All of this came about only because Sen. Collins has a long record of working successfully with Democrats to reach the compromises that are necessary to pass legislation. Many of these changes are slow and incremental, but that is the nature of lawmaking.
Sen. Collins, rated one of the least partisan members of the Senate, is not afraid to stand up to her party leadership. She voted against the last three budgets submitted by the Bush administration because she did not believe they aligned with Maine’s priorities and needs. She voted to override the president’s misplaced veto of funding for the State Children’s Health Insurance Program. She has long advocated for stricter controls on pollution and higher automobile fuel economy standards in the face of strong opposition from the White House and many Republicans.

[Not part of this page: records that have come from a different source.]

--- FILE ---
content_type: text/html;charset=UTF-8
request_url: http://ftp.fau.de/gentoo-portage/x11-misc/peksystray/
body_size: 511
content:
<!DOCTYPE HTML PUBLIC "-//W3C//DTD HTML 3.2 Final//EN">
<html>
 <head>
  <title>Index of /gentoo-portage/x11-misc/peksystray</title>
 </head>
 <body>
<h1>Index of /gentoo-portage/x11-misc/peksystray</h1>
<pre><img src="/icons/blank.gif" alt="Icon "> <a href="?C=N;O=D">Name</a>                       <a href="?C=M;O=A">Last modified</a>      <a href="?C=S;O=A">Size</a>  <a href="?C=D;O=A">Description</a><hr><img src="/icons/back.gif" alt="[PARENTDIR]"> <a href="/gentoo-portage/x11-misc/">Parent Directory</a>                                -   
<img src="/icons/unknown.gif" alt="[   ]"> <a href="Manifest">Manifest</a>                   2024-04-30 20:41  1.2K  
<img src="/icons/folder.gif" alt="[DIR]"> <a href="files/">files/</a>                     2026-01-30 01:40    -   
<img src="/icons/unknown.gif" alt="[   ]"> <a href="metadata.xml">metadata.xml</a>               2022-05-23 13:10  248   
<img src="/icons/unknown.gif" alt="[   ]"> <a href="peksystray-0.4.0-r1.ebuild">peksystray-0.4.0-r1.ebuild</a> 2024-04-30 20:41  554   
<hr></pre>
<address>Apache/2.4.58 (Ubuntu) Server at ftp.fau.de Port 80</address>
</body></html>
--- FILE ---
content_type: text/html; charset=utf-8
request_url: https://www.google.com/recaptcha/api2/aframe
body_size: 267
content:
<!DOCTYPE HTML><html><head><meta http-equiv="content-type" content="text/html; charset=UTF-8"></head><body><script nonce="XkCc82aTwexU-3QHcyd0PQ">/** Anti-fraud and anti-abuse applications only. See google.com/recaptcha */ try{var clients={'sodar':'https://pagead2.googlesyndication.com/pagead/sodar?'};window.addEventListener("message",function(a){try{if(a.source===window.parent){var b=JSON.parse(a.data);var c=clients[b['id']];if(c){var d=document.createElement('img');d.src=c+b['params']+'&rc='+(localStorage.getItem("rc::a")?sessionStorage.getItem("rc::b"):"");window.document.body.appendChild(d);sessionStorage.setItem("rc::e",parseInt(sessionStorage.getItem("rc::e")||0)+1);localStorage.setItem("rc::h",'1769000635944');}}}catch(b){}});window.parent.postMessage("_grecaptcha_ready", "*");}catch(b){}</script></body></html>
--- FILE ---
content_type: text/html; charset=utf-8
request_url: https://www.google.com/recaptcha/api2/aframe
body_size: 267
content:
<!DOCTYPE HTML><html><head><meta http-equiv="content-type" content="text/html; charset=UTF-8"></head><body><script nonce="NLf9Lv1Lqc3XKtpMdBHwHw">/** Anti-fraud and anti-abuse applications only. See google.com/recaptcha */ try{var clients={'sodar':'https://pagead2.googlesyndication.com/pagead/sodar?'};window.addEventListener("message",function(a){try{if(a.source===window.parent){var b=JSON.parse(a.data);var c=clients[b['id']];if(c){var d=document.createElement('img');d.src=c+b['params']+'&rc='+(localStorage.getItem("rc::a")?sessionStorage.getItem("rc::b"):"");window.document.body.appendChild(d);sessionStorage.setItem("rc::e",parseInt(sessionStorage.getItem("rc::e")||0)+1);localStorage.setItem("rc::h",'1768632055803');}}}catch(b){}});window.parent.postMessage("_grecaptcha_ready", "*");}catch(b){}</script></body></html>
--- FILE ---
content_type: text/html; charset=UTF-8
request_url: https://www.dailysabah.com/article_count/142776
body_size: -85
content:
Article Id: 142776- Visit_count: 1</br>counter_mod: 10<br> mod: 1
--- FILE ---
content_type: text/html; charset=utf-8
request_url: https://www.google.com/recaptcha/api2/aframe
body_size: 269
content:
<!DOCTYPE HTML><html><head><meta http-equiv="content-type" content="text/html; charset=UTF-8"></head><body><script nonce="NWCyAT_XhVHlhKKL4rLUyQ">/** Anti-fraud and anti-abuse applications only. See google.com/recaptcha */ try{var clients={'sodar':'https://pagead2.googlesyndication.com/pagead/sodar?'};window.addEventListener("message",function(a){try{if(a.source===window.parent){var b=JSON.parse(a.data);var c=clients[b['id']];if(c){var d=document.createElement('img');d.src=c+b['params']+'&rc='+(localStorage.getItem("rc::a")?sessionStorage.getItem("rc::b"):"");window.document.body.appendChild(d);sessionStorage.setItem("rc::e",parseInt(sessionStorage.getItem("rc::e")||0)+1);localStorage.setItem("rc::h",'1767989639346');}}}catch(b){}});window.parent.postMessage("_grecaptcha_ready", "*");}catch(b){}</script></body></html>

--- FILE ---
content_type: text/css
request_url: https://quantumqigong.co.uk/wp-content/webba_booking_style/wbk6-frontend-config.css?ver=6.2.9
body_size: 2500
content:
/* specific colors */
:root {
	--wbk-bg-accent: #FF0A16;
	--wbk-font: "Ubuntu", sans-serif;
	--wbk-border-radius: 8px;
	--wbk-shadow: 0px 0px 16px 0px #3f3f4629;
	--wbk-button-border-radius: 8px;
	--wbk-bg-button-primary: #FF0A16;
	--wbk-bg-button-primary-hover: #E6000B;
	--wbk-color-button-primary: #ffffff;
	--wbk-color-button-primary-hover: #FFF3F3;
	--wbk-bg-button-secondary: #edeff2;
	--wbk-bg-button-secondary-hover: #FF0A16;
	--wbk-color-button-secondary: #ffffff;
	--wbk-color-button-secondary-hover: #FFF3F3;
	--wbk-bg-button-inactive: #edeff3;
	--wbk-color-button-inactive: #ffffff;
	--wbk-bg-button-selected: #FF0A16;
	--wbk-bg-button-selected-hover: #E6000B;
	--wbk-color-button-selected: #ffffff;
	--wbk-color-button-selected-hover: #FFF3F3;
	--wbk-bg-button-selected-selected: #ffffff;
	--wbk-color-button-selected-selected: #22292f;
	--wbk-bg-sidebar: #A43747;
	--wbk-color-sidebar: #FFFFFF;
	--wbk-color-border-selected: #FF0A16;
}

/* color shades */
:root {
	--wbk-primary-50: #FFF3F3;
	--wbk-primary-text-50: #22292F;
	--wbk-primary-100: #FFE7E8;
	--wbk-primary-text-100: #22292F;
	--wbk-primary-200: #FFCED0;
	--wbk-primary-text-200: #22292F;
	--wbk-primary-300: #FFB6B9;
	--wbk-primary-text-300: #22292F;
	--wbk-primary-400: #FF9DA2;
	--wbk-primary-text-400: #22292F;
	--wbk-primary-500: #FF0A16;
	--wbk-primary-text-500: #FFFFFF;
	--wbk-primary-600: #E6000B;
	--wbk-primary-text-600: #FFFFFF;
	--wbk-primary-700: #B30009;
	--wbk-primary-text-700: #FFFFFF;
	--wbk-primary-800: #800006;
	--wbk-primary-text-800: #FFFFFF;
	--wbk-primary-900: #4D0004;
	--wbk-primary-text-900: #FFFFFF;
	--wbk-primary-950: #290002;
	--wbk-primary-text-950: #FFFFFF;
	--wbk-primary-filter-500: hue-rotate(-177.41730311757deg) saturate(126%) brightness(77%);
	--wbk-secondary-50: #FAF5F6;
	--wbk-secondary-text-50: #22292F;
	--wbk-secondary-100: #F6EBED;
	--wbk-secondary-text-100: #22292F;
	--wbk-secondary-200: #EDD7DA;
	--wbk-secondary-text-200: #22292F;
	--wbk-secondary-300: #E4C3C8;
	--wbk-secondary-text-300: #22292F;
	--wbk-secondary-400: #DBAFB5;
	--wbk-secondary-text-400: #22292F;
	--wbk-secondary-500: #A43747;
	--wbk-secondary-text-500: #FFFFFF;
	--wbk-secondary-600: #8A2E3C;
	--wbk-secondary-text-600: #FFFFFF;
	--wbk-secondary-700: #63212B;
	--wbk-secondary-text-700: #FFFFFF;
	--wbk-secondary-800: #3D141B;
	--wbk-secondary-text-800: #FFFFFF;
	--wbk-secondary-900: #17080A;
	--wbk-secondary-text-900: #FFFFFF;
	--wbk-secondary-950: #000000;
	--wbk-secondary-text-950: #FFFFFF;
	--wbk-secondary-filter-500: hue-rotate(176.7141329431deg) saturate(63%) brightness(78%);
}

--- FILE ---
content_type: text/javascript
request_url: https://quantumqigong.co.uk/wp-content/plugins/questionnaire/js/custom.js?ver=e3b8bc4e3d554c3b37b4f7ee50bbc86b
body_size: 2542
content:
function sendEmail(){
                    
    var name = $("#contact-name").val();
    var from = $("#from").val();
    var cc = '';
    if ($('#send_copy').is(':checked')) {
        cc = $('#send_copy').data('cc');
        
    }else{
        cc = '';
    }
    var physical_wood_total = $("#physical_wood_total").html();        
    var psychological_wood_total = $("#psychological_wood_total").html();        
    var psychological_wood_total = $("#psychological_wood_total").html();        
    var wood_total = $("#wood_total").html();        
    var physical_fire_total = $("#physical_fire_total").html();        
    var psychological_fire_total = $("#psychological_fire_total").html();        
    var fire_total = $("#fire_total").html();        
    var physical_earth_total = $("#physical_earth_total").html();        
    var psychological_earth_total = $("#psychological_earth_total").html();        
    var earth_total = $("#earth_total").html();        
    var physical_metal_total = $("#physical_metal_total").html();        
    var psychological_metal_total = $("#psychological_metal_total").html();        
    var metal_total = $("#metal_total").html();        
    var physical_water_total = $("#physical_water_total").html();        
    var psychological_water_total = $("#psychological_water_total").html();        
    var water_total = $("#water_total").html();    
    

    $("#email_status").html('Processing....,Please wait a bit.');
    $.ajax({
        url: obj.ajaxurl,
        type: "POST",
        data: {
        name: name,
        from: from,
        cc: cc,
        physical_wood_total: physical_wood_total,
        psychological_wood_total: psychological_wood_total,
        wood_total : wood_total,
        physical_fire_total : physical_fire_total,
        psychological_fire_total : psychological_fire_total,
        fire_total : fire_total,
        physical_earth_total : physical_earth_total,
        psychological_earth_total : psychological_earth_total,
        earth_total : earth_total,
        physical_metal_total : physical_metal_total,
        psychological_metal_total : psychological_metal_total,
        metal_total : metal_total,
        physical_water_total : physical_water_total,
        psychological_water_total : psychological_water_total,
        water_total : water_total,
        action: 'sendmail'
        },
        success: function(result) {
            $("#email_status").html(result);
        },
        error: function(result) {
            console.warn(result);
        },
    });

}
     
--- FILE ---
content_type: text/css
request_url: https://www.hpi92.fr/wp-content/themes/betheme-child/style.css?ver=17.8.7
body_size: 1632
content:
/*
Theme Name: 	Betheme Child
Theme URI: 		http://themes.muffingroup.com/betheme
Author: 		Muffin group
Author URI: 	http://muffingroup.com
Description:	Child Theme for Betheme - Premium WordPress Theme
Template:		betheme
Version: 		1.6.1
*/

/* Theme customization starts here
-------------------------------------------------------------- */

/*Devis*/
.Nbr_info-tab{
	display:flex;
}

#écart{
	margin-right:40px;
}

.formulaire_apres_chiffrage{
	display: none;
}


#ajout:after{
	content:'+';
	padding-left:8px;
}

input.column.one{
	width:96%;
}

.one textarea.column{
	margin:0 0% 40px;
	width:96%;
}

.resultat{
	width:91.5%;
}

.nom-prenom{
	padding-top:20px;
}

Tom Allen, who, like Sen. Collins, has served in Congress for 12 years, has no shortage of big ideas, especially with regard to health care. However, his resume is short on legislation fulfilling these ideas.
Sen. Collins’ success shows that diligence, persistence and a centrist approach are necessary and valued. Such qualities will be needed even more over the next six years. That’s why Maine voters would be wise to re-elect Sen. Collins on Nov. 4.